孤独な猫の恋心
∟片想い、攻略開始。
「……どうしよう」
スマホの画面に映った攻略サイトをスクロールしながら、口から小さく溜め息が漏れた。明るく輝く画面が暗い部屋の中で浮かび上がる。
『片想い 脈ありサイン』
『片想い 脈なし 見分け方』
『好きな人 振り向かせる方法』
検索履歴のラインナップを見つめる度、自分の情けなさに沈んでいく。虎がやってる恋愛シミュレーションゲームなら攻略できると思うのに、現実の恋愛は難易度が高過ぎる。
「おれ……馬鹿じゃないの……」
頭を掻きながら、ベッドに身を投げ出す。天井の微かな染みをぼんやりと見つめる。そこに彼女の横顔が浮かんでは消える。
苗字名前。
その名前を心の中で呟くだけで、胸の奥に熱が広がる。静かな炎が燃え上がるような感覚。

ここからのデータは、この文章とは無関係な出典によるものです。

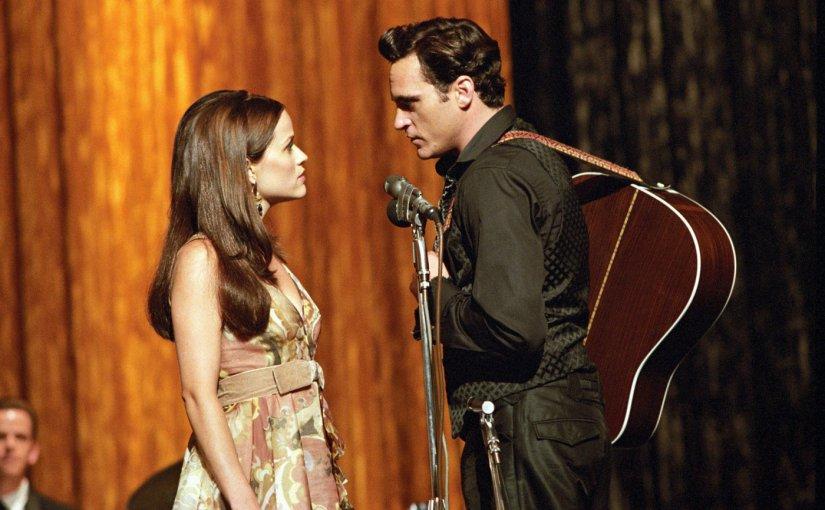 Johnny Cash : Walk the Line (2005) / ウォーク・ザ・ライン 君につづく道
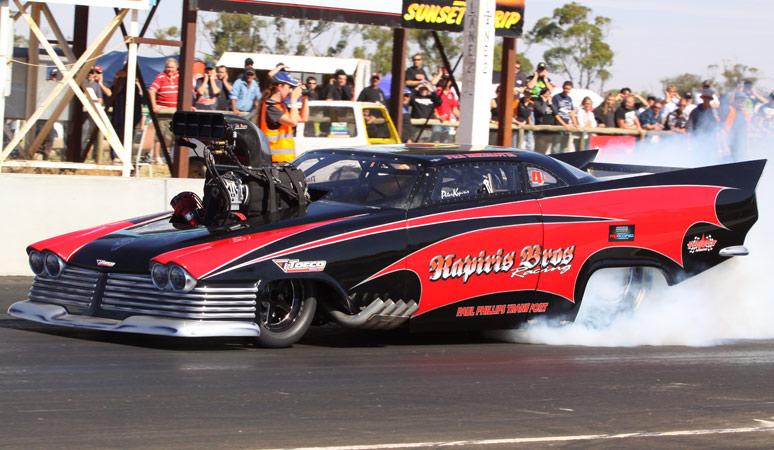 Kapiris Brothers Racing Top Doorslammer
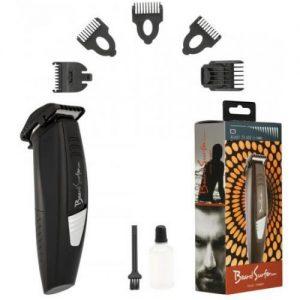 אונליין    Beard Surfer BS01-KIT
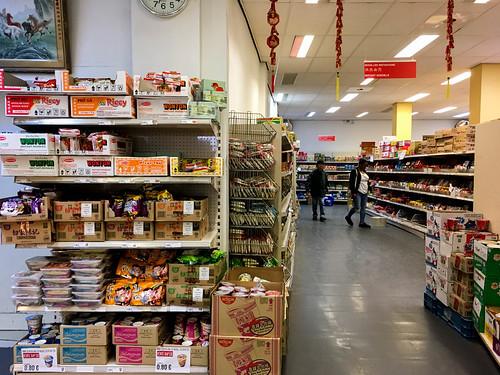 Supermercado asiático en Bruselas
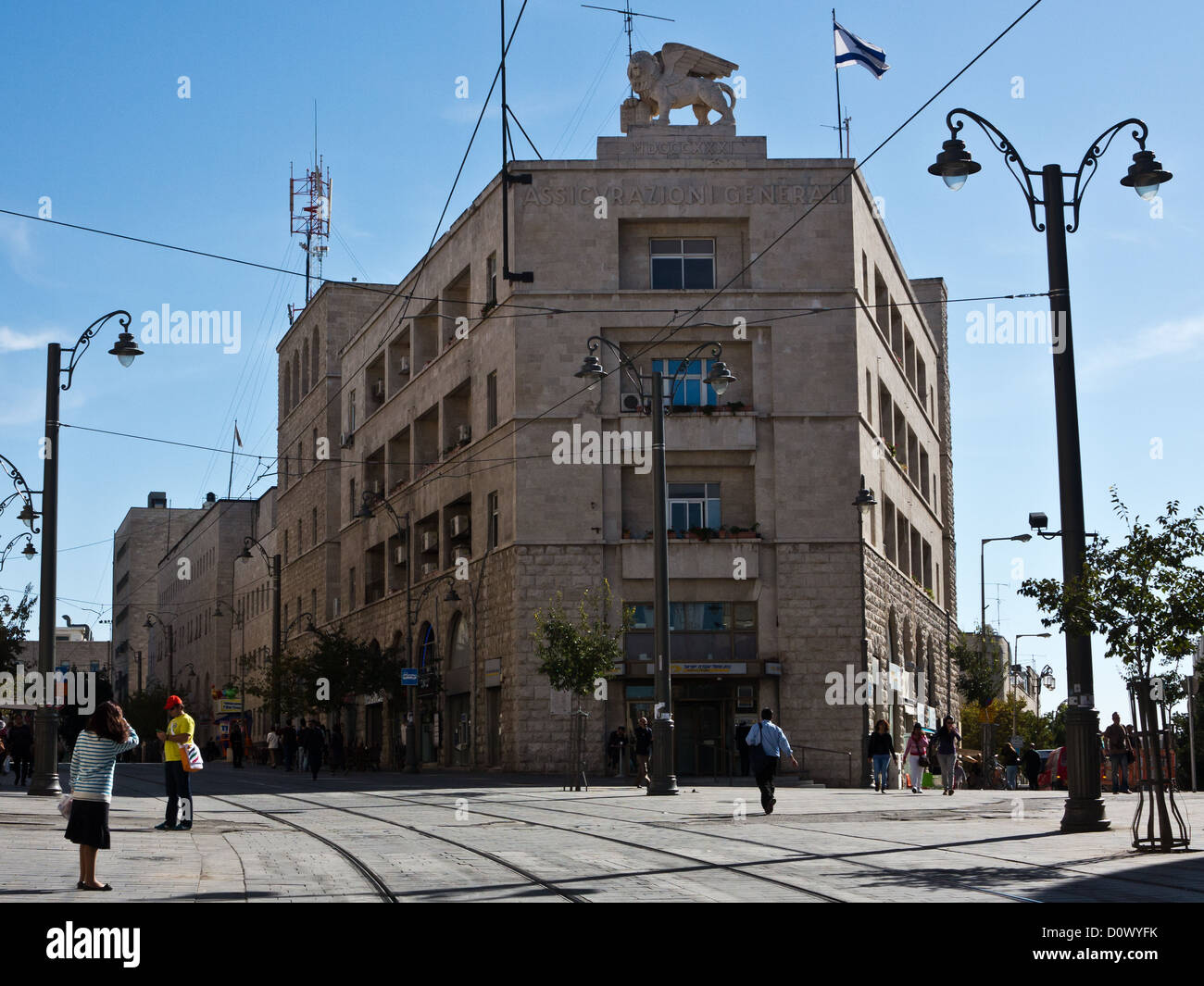 The Generali Building, located at the intersection of Jaffa and Shlomzion Hamalka in downtown Jerusalem. - Stock Image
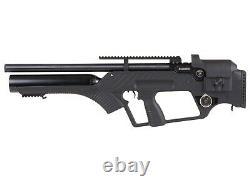 Hatsan BullMaster Semi-Auto Precharged Pneumatic PCP. 25 Caliber Air Rifle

名前はおれにとって、ただの『好きな人』なんかじゃない。特別な存在だ。
深い夜の海のような瞳に見つめられると、その視線から逃げ出したい衝動に駆られるのに、どうしても目を離せない。磁石に引き寄せられるように。透き通った白い肌に触れたら、きっと指先を通して何かが壊れてしまいそうで怖い。雪で作られた人形のように儚くて、でも冷たくはない。
そんな彼女が微かに笑ったり、何かに驚いて目を見開いたりする一瞬を見つけると、心臓が跳ねる。鼓動が耳まで響いて、頭がぼうっとする。
(おれ、完全に片想いしてる……)
それに――どう考えても、脈なし。そこが辛い。
名前は物静かで、感情が読み難い。氷の奥に閉じ込められた花みたい。優しいのに、手が届きそうで届かない。「研磨くん」と名前を呼ばれる度に心が浮き上がるのに、
名前の表情は淡々としている。彼女の心の内側は、深い森の奥のようで見えない。
……いや、本当に脈なしなのか? それすらも分からない。その不確かさが、もどかしい。
「……どうすれば、
名前の気持ちが分かるんだろ」
スマホを再び手に取って、『片想い 対策』と検索してみる。画面に浮かび上がる文字列を追う。
『会話の中で、ボディタッチを試みましょう』
『目が合ったら微笑んでみる』
『積極的に話し掛けることで距離が縮まります』
「……無理」
ボディタッチとか……そんなの、おれには無理に決まってる。火傷しそうなくらいの緊張感。
名前に近づくだけで、体温が急上昇して動悸がするのに、触るなんて……。想像するだけで顔が熱くなる。
いや、でも――このままじゃ何も変わらない。
「……やるしかない……?」
スマホの画面を見つめながら、自分に問い掛ける。指先が微かに震えていた。
次の日、音駒高校の放課後。
バレー部の練習を終えた後、汗を拭きながら校門へと向かう。夕暮れが校舎を橙色に染め始めていた。そこで、彼女を見つけた。
「研磨くん」
「……!」
名前は髪を風に揺らしながら、ゆっくりと歩いてきた。その姿は夕暮れの光に輪郭を縁取られ、まるで別世界から来た人のよう。幻想的ですらある。
あの目――深い夜の海みたいな、感情の底が見えない瞳。でも、こちらを見つめるその眼差しは、どこか柔らかい。氷が少しだけ溶け始めたような。
「帰るの?」
「……うん」
声が震えないように、意識的に短く答える。
「じゃあ、途中まで一緒に行こう」
「……!」
予想外の言葉に、心臓が跳ねる。彼女から誘ってくれた――この時点で、既に今日は特別な日になった。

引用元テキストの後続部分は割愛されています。